Aufgabenstellung ->
A) Aktualisieren Sie im Interview den Abschnitt von „Koch: Das ist“ bis „Das ist grossartig.“ und geben Sie ihn erneut wieder, wobei „Saal“ durch „Kinosaal“ ersetzt wird.
B) Welche drei Filme nennt Koch im Interview als Konkurrenz bei der Nominierung durch German Films?

Vorliegender Text ->
================================

Wie haben Sie die Arbeit mit Tom Schilling empfunden?

Koch: Tom Schilling nicht zu mögen, geht nicht. Er ist ein feiner Geist und die Idealbesetzung für Kurt Barnert. Wir sind uns aber während der Dreharbeiten fast ausschliesslich in unseren Rollen begegnet. Da gab es kein gemeinsames Feierabendbier. Das haben wir, glaube ich, intuitiv gemacht. Und das war auch gut so.

Wie meinen Sie das?

Koch: Diesen Seeband zu spielen, das konnte ich nicht aus- und anschalten. Der geht wie ein Skalpell durchs Leben, messerscharf. Anzüge trägt er wie eine Uniform, ohne eine Falte. Er benutzt Sprache als Waffe und zerstört damit sein Gegenüber. Er ist voller Selbstkontrolle in allem, was er tut und sagt. Ich hingegen zappele herum und bewege mich viel. Es war nicht immer einfach, das aufrechtzuerhalten, ohne in eine Karikatur abzurutschen, und nicht aus der Rolle zu fallen. Wenn ich ihn auf der Leinwand sehe, kann ich mich kaum wiedererkennen. Trotzdem hat es mir grossen Spass gemacht, mich so ausführlich mit diesem Ungeheuer zu beschäftigen.

Wie war es für Sie, bei der Weltpremiere in Venedig, den Film das erste Mal mit Publikum zu sehen?

Koch: Das ist immer eine extrem spannende Situation. Das erste Mal vor einem grossen Publikum, und natürlich waren wir sehr gespannt, wie der Film ankommt. Und wie froh waren wir, als wir gespürt haben, dass der ganze Saal hoch konzentriert war und jede kleine Nuance mitgegangen ist. Es wurde gelacht und geweint, es war hoch emotional. Und am Schluss haben sie uns in Form von minutenlangen Standing Ovations umarmt. Es ist schön, wenn man so viel Arbeit in etwas hineinsteckt und es dann gesehen wird, sich die Menschen damit beschäftigen und es mögen. Das ist grossartig.

Was bedeutet es Ihnen, dass „Werk ohne Autor“ für Deutschland ins Oscar-Rennen geht?

Koch: Es ist wunderbar, dass German Films uns nominiert hat. Die Konkurrenz war mit „Das schweigende Klassenzimmer“, „Ballon“ und „Der Hauptmann“ gross, das sind tolle Filme. Das macht uns sehr stolz und glücklich. Jetzt ist natürlich alles möglich und wir sind sehr gespannt, wie weit uns diese Reise führen wird.

================================

Erfasste Daten ->
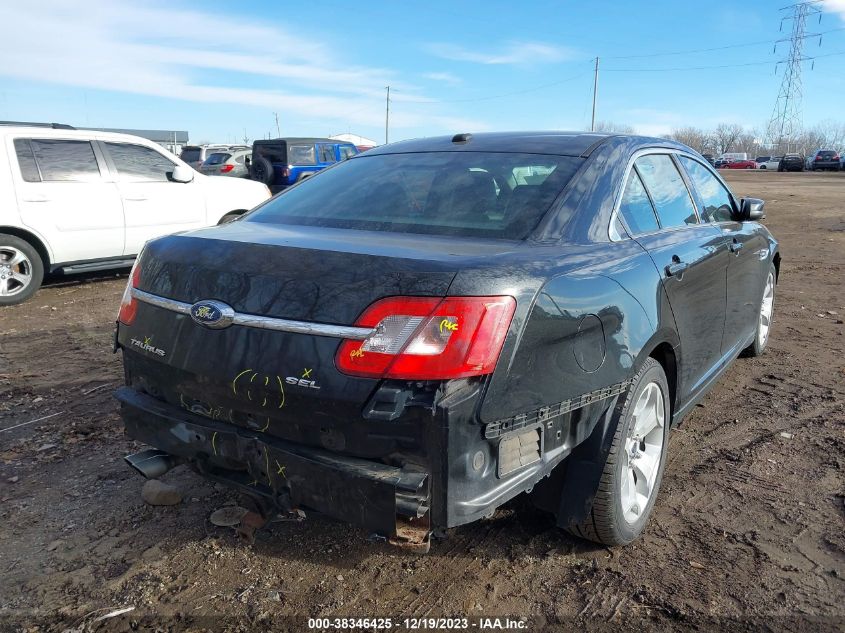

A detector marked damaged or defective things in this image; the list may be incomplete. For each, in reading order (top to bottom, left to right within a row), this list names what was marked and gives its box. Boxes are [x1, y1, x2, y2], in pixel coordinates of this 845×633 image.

cracked bumper cover [114, 386, 428, 540]
damaged rear bumper [114, 388, 428, 540]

================================

Lösungen ->
A)
Koch: Das ist immer eine extrem spannende Situation. Das erste Mal vor einem grossen Publikum, und natürlich waren wir sehr gespannt, wie der Film ankommt. Und wie froh waren wir, als wir gespürt haben, dass der ganze Kinosaal hoch konzentriert war und jede kleine Nuance mitgegangen ist. Es wurde gelacht und geweint, es war hoch emotional. Und am Schluss haben sie uns in Form von minutenlangen Standing Ovations umarmt. Es ist schön, wenn man so viel Arbeit in etwas hineinsteckt und es dann gesehen wird, sich die Menschen damit beschäftigen und es mögen. Das ist grossartig.

B) „Das schweigende Klassenzimmer“, „Ballon“ und „Der Hauptmann“.